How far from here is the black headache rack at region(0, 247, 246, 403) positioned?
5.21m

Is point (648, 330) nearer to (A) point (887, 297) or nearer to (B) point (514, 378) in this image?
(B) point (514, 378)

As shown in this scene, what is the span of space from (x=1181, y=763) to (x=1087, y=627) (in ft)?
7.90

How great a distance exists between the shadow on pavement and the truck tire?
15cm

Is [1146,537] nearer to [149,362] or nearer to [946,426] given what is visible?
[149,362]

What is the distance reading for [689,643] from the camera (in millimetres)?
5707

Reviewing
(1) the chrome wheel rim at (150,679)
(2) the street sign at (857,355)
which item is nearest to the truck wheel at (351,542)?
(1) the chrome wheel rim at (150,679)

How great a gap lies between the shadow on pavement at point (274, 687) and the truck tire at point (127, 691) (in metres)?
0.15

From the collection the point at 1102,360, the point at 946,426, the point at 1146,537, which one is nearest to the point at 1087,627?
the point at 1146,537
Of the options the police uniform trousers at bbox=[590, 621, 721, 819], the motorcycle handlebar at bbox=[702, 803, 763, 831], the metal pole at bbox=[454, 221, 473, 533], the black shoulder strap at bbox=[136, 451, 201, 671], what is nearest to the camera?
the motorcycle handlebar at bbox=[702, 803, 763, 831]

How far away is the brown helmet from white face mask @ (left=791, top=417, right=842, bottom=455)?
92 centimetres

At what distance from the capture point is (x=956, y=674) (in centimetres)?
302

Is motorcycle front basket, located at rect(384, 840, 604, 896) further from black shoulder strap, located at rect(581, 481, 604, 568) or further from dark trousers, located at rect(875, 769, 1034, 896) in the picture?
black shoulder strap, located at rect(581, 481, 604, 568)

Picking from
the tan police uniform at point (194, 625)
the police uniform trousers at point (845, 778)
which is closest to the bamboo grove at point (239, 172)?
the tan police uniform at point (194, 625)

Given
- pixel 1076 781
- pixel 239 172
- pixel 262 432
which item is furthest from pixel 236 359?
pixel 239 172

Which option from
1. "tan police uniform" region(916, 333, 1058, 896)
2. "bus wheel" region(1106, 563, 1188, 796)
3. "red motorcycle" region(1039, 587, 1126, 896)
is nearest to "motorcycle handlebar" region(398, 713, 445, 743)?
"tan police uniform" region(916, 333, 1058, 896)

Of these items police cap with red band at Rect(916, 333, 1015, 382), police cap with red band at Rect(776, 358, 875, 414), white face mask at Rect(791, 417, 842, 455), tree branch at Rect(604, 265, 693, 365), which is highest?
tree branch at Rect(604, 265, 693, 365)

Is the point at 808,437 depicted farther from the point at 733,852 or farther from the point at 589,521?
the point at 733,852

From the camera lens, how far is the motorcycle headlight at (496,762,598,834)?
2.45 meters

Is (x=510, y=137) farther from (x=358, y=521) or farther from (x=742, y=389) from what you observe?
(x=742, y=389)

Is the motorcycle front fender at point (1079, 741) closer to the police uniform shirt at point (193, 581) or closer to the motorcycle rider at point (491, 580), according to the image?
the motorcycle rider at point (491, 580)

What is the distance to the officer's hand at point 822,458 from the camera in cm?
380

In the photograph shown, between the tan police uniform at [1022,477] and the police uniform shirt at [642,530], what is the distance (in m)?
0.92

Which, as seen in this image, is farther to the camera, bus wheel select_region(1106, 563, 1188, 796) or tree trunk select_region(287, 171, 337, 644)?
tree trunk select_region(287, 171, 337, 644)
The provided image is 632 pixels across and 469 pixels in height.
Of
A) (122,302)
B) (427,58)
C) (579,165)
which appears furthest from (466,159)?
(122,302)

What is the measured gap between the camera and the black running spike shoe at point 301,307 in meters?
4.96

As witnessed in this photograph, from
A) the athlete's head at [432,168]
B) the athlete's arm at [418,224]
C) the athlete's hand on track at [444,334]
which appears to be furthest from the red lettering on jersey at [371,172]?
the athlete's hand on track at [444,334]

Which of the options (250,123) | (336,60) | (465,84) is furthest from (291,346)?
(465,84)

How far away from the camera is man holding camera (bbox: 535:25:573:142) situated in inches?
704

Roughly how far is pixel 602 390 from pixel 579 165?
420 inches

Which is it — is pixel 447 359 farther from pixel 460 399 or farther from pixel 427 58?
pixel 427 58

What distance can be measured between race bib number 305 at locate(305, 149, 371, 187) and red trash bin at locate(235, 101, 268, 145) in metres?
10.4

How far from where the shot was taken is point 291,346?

Objective: Copy out the lines from the line containing "What is the measured" to the end of the listing above, without alteration.

Problem solution:
What is the measured gap between the camera and the black running spike shoe at point 301,307 in meters?
4.96

As witnessed in this photograph, from
A) the athlete's head at [432,168]
B) the athlete's arm at [418,224]
C) the athlete's hand on track at [444,334]
which appears to be furthest from the red lettering on jersey at [371,172]?
the athlete's hand on track at [444,334]

Which of the options (250,123) | (336,60) | (465,84) is furthest from (291,346)?
(465,84)

How far away from the camera is man holding camera (bbox: 535:25:573:142) situated in inches?
704

Roughly how far is pixel 602 390 from pixel 579 165?
420 inches

Which is it — is pixel 447 359 farther from pixel 460 399 or farther from pixel 427 58?
pixel 427 58

What distance can be measured between race bib number 305 at locate(305, 149, 371, 187) and red trash bin at locate(235, 101, 268, 145) in metres?
10.4

How far from where the shot was taken is point 291,346?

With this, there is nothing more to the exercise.